- [Passage to read]
============

Samsung HD204UI 2tb - slow writes

Scoob

New member
Hi all,

I fitted some Samsung 2tb drives a couple of months back replacing the 1tb models.

These new HD204UI 2tb 5,400rpm drives are...well, pretty crap to be honest. Ok, they were cheap, high capacity etc. and the prior 1tb model was great. The BIG issue here is PAINFULLY slow write speeds - and issue that's reported many many times if you google.

My older 1tb Samsung drives (also 5,400rpm) work great, average read circa 80mB/s average write circa 70mB/s - a bit higher if I'm transfering larger media file like I often do.

The new 2tb drives on the other hand can hapily read at 120-130mB/s (fast) but the best I've seen on write is just 32mB/s! This is really really poor!

Now the cables / controller (motherboard) etc. are fine as I can pop one of the 1tb drives on the same channel using the same cable at it gets the expected GOOD write speeds. These new drives though get the same poor write speeds on ALL ports using ANY of my cables.

One thing I did notice, these new drives are supposed to be the new 4k block standard - however they announce themselves to windows as normal 512k blocks, so windows formats them as such. Not sure if this is right or not.

Still, they are formatted the same as the older 1tb models which work great.

Firmware is latest (though Samsung brightly chose NOT to increment the version number in their recent release) purely because of their manufacture date. I also installed all the latest Intel Rapid Storage drivers as suggested elsewhere but the drives are still rubbish.

So people, any ideas? I've never really had hard drive issues before of this type so I'm a bit lost.

Oh, while I remember, the drives are reported as only supporting UDMA-6 which is a bit crap, that's after installing the latest Intel Rapid Storage drivers. Before that (just using latest Intel chipset drivers) they were reported as supporting UDMA-7 but only connecting at UDMA-6.

============

Spatial questions linked to pictures:

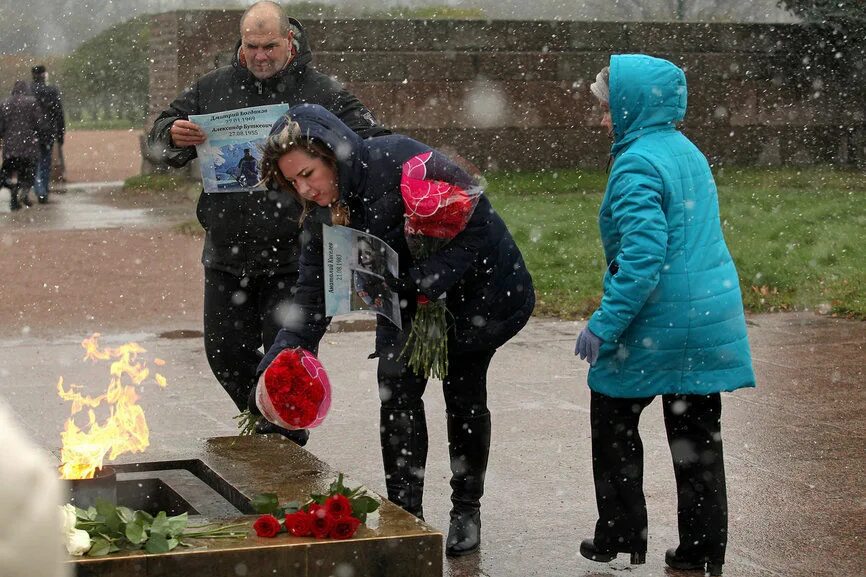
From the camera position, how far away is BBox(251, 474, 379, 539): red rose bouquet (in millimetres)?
3754

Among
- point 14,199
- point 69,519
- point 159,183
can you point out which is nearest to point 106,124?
point 159,183

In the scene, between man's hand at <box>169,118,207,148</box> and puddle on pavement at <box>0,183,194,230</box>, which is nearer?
man's hand at <box>169,118,207,148</box>

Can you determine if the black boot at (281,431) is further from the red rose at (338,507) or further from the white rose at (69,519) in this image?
the white rose at (69,519)

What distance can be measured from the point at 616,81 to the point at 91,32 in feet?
123

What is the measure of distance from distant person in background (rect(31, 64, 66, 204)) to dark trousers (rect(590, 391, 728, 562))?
1580 centimetres

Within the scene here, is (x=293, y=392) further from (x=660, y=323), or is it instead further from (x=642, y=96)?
(x=642, y=96)

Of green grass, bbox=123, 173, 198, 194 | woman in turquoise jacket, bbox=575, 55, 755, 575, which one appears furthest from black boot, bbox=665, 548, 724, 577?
green grass, bbox=123, 173, 198, 194

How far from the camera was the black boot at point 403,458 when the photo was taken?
4934mm

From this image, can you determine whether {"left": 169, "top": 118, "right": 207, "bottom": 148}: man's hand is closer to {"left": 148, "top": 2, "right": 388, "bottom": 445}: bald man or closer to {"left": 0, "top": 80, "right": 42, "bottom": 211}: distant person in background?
{"left": 148, "top": 2, "right": 388, "bottom": 445}: bald man

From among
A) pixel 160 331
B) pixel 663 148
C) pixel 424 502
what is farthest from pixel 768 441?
pixel 160 331

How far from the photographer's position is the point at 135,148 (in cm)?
3238

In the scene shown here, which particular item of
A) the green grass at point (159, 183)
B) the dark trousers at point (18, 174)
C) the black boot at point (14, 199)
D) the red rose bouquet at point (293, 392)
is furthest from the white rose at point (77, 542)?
the green grass at point (159, 183)

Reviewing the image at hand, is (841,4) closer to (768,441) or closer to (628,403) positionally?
(768,441)

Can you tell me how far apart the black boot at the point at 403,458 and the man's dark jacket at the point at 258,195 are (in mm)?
1076
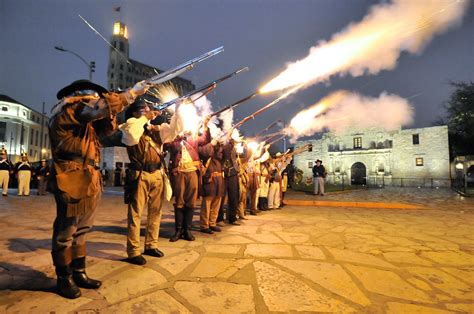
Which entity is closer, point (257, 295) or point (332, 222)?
point (257, 295)

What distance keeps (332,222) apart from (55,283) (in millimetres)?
6005

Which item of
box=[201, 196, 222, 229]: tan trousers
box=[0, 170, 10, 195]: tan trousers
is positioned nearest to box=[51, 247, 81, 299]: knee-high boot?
box=[201, 196, 222, 229]: tan trousers

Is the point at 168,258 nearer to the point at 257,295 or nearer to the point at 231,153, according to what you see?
the point at 257,295

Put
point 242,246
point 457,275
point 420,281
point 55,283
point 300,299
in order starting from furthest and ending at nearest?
point 242,246, point 457,275, point 420,281, point 55,283, point 300,299

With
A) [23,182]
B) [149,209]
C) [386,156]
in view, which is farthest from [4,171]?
[386,156]

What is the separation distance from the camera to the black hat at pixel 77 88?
278 cm

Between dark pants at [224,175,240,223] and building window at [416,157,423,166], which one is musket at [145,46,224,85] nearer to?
dark pants at [224,175,240,223]

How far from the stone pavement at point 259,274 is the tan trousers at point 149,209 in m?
0.26

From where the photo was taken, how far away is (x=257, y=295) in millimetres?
2652

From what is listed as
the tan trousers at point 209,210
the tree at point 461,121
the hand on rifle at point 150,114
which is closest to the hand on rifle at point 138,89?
the hand on rifle at point 150,114

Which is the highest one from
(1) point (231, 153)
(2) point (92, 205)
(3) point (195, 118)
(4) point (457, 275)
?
(3) point (195, 118)

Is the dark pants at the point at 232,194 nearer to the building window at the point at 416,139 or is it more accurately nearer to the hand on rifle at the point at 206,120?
the hand on rifle at the point at 206,120

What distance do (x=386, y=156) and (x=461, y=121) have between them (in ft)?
35.0

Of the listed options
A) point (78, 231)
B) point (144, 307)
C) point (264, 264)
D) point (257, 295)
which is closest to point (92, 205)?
point (78, 231)
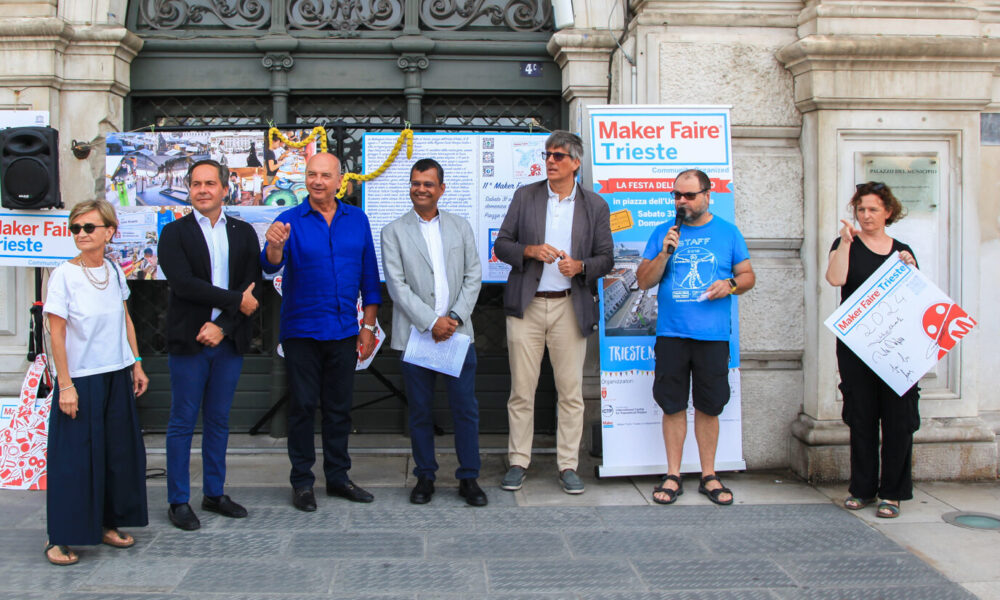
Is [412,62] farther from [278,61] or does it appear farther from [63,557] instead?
[63,557]

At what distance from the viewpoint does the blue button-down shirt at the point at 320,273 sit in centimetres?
473

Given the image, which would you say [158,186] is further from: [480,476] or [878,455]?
[878,455]

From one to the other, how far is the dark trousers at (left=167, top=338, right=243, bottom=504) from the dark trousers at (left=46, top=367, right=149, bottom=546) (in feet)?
0.93

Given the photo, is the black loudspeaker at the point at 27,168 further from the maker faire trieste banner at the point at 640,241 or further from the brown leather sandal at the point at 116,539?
the maker faire trieste banner at the point at 640,241

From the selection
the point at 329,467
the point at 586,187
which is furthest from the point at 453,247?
the point at 329,467

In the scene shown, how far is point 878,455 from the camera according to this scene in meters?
4.93

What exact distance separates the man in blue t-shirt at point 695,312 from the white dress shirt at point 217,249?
2307 mm

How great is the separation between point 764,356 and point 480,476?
6.56 ft

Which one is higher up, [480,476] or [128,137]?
[128,137]

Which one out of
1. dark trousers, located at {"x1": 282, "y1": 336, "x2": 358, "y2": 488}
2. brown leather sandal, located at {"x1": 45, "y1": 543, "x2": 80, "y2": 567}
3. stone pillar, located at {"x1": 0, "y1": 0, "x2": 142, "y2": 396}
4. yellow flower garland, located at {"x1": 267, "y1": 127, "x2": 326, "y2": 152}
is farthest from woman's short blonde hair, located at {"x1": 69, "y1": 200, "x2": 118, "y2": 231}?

============

- [Set tasks]
a – List each speed in mB/s that the forum post about the Samsung drives gives, and say what each one measures.
b – Copy the forum post about the Samsung drives from "I fitted some" to "I often do.", renaming "5,400rpm" to "7,200rpm" wherever it occurs.

- [Solutions per task]
a –
- circa 80mB/s: average read speed of the older 1tb drives
- circa 70mB/s: average write speed of the older 1tb drives
- 120-130mB/s: read speed of the new 2tb drives
- 32mB/s: best write speed seen on the new 2tb drives

b –
I fitted some Samsung 2tb drives a couple of months back replacing the 1tb models.

These new HD204UI 2tb 7,200rpm drives are...well, pretty crap to be honest. Ok, they were cheap, high capacity etc. and the prior 1tb model was great. The BIG issue here is PAINFULLY slow write speeds - and issue that's reported many many times if you google.

My older 1tb Samsung drives (also 7,200rpm) work great, average read circa 80mB/s average write circa 70mB/s - a bit higher if I'm transfering larger media file like I often do.